The pandemic has brought renewed attention to the issue of broadband access, especially after millions of Americans spent months stuck at home with the internet as their main lifeline for entertainment, education and employment.

A crowdsourcing campaign led by Sen. Chuck Schumer reported a total of 118 dead zones in Oswego County, leading the Central New York region in lack of access to reliable internet.

President Joe Biden’s proposed infrastructure package would direct tens of billions of dollars toward improving broadband access, particularly in rural communities.

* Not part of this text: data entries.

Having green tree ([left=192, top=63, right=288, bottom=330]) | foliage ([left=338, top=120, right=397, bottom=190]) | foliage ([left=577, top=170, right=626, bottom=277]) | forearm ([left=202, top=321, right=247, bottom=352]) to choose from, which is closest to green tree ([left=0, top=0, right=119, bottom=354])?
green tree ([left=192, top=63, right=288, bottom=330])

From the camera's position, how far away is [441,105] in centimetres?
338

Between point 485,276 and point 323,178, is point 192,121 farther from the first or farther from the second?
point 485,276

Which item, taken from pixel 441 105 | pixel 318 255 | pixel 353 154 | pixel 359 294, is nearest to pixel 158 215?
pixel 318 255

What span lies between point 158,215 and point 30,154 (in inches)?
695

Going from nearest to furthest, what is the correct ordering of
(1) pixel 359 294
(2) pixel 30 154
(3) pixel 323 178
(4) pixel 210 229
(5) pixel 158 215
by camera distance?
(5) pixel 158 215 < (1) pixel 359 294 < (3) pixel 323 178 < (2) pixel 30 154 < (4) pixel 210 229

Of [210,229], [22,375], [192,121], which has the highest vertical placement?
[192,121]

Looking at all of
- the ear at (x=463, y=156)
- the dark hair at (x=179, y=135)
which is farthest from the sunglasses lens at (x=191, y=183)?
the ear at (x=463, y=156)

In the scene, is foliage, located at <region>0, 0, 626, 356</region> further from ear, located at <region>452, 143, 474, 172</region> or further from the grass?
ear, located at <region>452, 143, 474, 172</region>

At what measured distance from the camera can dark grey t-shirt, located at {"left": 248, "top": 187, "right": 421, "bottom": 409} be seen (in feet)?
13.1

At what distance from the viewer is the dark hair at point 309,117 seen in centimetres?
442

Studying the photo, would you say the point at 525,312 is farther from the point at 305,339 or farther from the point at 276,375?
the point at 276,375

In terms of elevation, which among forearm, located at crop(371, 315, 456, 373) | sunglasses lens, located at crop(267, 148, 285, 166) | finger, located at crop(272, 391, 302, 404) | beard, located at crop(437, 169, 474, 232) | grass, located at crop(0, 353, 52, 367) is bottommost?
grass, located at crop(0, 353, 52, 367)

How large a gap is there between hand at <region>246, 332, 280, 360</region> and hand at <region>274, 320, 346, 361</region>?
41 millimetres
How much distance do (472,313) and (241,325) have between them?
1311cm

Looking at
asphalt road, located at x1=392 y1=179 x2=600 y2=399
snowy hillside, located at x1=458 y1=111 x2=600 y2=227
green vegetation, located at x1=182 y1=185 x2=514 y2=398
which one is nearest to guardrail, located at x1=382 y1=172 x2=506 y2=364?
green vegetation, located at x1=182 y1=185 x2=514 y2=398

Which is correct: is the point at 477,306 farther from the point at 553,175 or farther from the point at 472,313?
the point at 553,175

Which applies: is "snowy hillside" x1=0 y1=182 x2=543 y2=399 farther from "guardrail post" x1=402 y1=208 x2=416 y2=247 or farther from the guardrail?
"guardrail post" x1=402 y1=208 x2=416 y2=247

Michalski hopes the situation improves in the future. She wrote a letter to County Executive Ryan McMahon about the issue after he pledged to spend some of Onondaga County’s share of federal stimulus money toward extending broadband. She’s also signed up on the waitlist for Starlink, billionaire Elon Musk’s project to bring high-speed internet everywhere using a constellation of satellites.

Those solutions are likely years off, however. For now, many people who are underserved, like Chapman-Case, have had to be satisfied that things have improved slowly over time.

A few years ago, the local libraries began lending hotspots purchased through a grant program and Chapman-Case says that those devices combined with their personal hotspot helped somewhat. But her family still doesn’t have access to reliable high-speed broadband.

“Things are getting better, but we’re kind of unhappy that we’ve been left in the dark,” she says.